Nel 2014 l’aggressione russa si è spostata in Ucraina. Dopo gli eventi di Maidan, quando gli ucraini hanno rovesciato il presidente Viktor Janukovyč, sono iniziate le proteste filorusse nella penisola di Crimea. Il 27 febbraio gli “omini verdi” (armati in uniformi mimetiche non identificate) hanno preso il loro controllo della regione, dove il 16 marzo si è tenuto un referendum illegale per l’adesione alla Russia, che ha portato Mosca ad annettere la penisola. L’aggressione non si è fermata qui: nella primavera del 2014 le repubbliche separatiste di Donec’k e Luhans’k sono state proclamate autonome e hanno aperto il fronte al conflitto armato russo-ucraino di cui oggi conosciamo le dinamiche. 

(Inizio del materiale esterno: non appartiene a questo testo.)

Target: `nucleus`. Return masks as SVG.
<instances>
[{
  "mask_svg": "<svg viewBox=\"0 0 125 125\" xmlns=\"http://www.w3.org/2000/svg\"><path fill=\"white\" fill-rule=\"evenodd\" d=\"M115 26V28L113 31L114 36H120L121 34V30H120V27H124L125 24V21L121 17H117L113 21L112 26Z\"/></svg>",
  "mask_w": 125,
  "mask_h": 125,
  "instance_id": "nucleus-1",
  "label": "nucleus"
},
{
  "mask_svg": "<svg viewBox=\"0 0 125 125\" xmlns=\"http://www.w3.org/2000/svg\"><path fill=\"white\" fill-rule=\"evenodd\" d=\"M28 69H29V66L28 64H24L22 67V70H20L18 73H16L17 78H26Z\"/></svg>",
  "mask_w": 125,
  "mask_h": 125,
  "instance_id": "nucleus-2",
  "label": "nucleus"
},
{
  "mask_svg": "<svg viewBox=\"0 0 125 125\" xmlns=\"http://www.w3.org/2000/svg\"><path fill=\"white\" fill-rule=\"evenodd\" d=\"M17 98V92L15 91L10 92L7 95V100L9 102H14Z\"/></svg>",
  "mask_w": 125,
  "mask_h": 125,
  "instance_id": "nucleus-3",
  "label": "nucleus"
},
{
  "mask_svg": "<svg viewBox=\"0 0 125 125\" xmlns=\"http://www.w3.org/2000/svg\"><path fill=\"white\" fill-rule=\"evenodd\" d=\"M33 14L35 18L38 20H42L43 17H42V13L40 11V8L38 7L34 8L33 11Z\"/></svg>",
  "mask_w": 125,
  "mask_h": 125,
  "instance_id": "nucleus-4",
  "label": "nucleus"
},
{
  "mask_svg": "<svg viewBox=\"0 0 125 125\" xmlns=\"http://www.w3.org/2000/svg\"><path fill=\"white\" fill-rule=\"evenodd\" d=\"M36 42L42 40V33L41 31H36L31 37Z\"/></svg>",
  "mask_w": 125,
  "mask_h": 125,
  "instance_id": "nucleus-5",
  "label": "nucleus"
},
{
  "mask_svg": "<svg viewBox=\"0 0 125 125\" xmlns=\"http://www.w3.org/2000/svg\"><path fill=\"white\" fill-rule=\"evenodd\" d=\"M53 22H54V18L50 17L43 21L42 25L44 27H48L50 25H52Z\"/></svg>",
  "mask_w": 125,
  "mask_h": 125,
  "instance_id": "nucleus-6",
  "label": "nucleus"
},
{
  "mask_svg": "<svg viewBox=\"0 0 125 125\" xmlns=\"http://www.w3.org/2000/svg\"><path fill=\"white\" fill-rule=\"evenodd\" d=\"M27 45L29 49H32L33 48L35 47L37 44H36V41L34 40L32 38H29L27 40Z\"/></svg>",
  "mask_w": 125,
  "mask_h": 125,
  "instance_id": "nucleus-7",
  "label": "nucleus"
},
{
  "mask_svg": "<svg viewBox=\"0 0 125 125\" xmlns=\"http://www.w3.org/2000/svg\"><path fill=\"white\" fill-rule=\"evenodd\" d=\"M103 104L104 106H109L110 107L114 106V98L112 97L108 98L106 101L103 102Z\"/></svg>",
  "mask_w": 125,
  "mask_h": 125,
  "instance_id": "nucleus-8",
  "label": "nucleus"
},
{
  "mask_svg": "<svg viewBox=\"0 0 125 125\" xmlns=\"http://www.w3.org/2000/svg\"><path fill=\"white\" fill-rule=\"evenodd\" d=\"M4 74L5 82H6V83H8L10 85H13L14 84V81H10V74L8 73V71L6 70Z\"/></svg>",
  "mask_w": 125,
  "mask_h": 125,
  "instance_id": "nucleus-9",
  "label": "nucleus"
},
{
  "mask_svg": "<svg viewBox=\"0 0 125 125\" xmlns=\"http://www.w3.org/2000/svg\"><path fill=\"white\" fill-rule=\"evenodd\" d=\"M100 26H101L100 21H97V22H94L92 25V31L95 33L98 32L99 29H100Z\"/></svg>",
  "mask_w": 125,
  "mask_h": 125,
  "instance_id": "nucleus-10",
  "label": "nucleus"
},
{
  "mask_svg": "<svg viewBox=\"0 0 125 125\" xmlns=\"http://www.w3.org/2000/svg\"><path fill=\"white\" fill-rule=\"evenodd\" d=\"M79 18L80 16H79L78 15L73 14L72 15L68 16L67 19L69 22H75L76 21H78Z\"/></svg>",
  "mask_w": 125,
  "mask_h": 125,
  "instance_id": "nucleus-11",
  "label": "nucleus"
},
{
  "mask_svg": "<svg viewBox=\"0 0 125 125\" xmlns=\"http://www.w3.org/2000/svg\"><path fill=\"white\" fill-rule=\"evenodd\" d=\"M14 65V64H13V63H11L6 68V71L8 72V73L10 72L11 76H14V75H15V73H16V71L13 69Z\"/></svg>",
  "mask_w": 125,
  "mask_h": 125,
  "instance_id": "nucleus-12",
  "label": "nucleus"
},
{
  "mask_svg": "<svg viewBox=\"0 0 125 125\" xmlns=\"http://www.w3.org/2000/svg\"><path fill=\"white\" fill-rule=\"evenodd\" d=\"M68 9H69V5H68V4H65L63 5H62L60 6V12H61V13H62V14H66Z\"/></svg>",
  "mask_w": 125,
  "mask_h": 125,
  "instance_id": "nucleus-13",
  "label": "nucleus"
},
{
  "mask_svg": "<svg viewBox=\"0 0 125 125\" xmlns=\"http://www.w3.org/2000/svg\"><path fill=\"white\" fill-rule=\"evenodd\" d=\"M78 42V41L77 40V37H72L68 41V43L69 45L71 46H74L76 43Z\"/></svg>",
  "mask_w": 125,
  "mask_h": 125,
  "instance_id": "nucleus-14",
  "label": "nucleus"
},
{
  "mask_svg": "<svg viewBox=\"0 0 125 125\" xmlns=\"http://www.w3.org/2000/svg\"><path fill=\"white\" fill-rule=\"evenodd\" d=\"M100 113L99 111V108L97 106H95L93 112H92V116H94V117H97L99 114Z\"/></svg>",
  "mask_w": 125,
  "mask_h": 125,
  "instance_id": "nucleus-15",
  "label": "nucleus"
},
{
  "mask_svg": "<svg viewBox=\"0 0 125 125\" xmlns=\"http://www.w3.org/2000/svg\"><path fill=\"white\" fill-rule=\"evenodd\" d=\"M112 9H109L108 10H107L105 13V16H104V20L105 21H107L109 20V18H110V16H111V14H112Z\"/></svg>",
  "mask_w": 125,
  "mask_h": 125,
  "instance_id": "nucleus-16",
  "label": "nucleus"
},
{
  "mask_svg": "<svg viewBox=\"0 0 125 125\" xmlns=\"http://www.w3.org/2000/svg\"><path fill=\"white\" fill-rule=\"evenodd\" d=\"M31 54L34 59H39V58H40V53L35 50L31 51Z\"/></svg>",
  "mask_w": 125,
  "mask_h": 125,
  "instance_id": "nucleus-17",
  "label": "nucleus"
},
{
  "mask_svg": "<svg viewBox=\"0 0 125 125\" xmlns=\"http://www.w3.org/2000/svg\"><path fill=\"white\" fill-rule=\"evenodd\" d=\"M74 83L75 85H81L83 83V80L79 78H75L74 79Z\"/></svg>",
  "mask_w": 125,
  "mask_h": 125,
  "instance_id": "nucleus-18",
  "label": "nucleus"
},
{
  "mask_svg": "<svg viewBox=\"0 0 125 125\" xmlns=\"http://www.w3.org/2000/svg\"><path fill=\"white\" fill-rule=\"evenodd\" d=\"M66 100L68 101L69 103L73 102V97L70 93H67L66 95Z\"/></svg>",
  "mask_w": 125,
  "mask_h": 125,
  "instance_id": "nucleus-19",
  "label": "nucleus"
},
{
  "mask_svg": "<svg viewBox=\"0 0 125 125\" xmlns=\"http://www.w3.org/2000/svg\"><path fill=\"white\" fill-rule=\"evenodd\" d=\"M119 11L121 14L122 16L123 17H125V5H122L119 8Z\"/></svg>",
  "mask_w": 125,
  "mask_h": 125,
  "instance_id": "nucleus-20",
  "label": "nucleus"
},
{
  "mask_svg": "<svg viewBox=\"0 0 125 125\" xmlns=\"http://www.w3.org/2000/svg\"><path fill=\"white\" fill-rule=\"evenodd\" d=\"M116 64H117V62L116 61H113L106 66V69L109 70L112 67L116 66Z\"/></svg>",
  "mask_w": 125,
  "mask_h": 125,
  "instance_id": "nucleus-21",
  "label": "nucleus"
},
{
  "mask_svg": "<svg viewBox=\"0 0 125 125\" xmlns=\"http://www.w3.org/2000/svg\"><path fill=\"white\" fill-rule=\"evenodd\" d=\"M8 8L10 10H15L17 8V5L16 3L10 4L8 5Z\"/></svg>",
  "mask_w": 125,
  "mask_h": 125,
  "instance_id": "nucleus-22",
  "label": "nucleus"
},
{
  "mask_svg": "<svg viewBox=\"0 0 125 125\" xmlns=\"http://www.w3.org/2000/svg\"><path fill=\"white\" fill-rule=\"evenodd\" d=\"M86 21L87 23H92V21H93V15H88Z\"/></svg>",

Pertanto, affermando che la Federazione Russa “non vuole assorbire nessuno”, il presidente Vladimir Putin bara al tavolo da gioco: queste realtà mostrano esattamente il contrario. Il dubbio rimane per quanto riguarda Minsk: Putin ha affermato che le voci secondo cui la Russia starebbe cercando di assorbire la Belarus' provengono da "malintenzionati", il portavoce del Dipartimento di Stato statunitense, Ned Price, esprime apertamente i propri dubbi: "Penso che un'affermazione del genere debba essere trattata come il massimo dell'ironia da parte di un leader che sta cercando in questo momento - proprio ora - di assorbire violentemente il suo vicino pacifico. Abbiamo visto il regime di Lukašenka cedere essenzialmente la propria sovranità - cedere la propria indipendenza - alla Russia. Probabilmente, almeno per ora, l'alleanza con Lukašenka, sembra sufficiente a garantire che un assorbimento non è necessario”.